(Image-text web data)
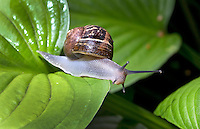 HAARLEM - Op het veld, in de tuin en ook in hun blootje: slakken kunnen een ware plaag zijn. Door aangevreten bladeren en stengels verraden ze hun aanwezigheid. Een enkele soort laat een zilvergrijs spoor na op tegels en andere verhardingen. De gewone tuinslak (Cepaea nemoralis) is een slak uit de familie Helicidae. Andere benamingen zijn duinslak, of roze tuinslak. ANP COPYRIGHT KOEN SUYK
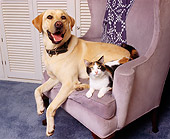 DOK 03 RK0064 06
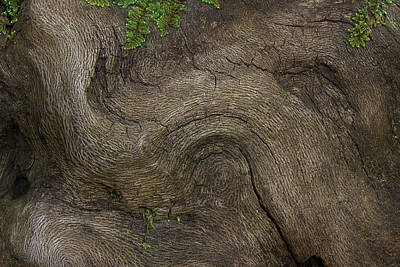 Weathered Tree Root Poster by Mike Eingle
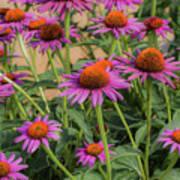 Purple Blooms Art Print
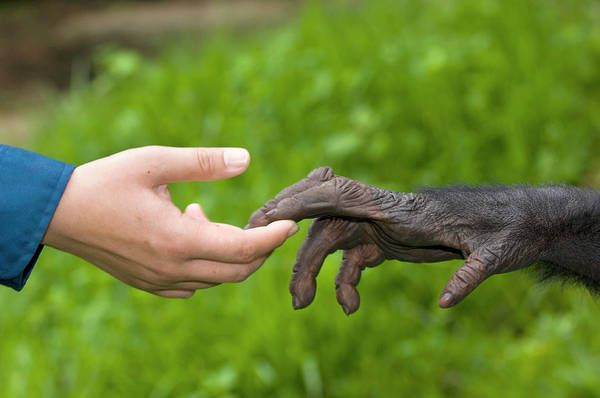 Wall Art - Photograph - Human And Bonobo Ape Hands by Tony Camacho/science Photo Library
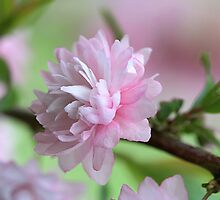Precious Pink by Kelly Cavanaugh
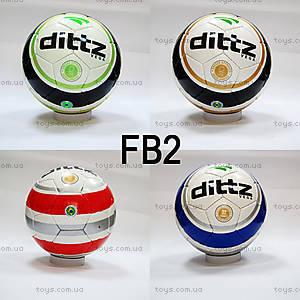 Кожаный футбольный мяч, FB2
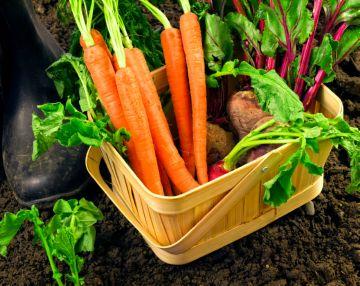 овощи для кормления кур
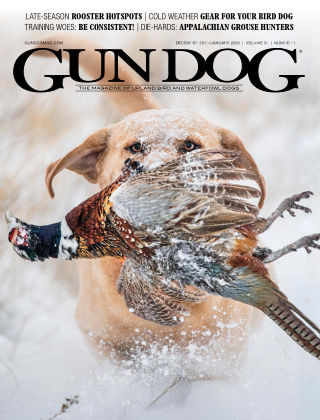 Gun Dog Dec-Feb 2020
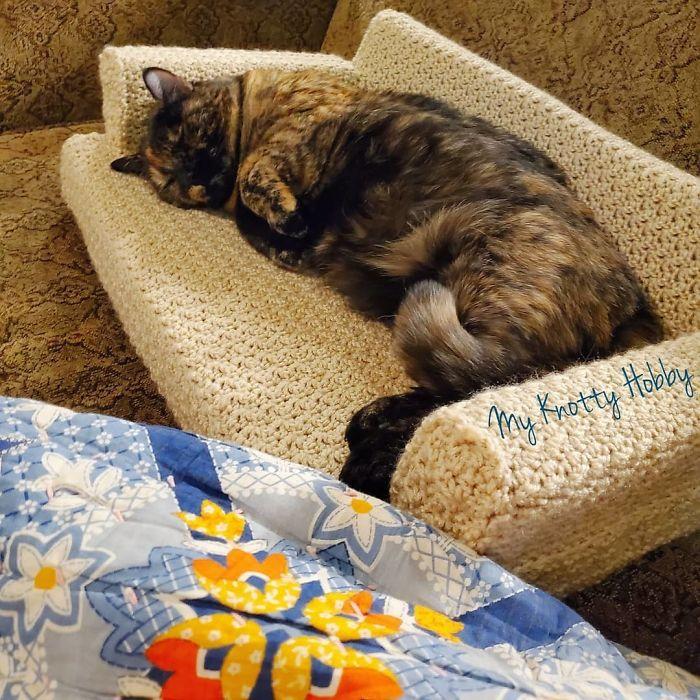 Com tempo de sobra na quarentena, donos estão fazendo sofás de crochê para seus gatinhos 6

** Required work **
Repeat the data verbatim, excluding all pictures.

** Task result **
 HAARLEM - Op het veld, in de tuin en ook in hun blootje: slakken kunnen een ware plaag zijn. Door aangevreten bladeren en stengels verraden ze hun aanwezigheid. Een enkele soort laat een zilvergrijs spoor na op tegels en andere verhardingen. De gewone tuinslak (Cepaea nemoralis) is een slak uit de familie Helicidae. Andere benamingen zijn duinslak, of roze tuinslak. ANP COPYRIGHT KOEN SUYK
 DOK 03 RK0064 06
 Weathered Tree Root Poster by Mike Eingle
 Purple Blooms Art Print
 Wall Art - Photograph - Human And Bonobo Ape Hands by Tony Camacho/science Photo Library
Precious Pink by Kelly Cavanaugh
 Кожаный футбольный мяч, FB2
 овощи для кормления кур
 Gun Dog Dec-Feb 2020
 Com tempo de sobra na quarentena, donos estão fazendo sofás de crochê para seus gatinhos 6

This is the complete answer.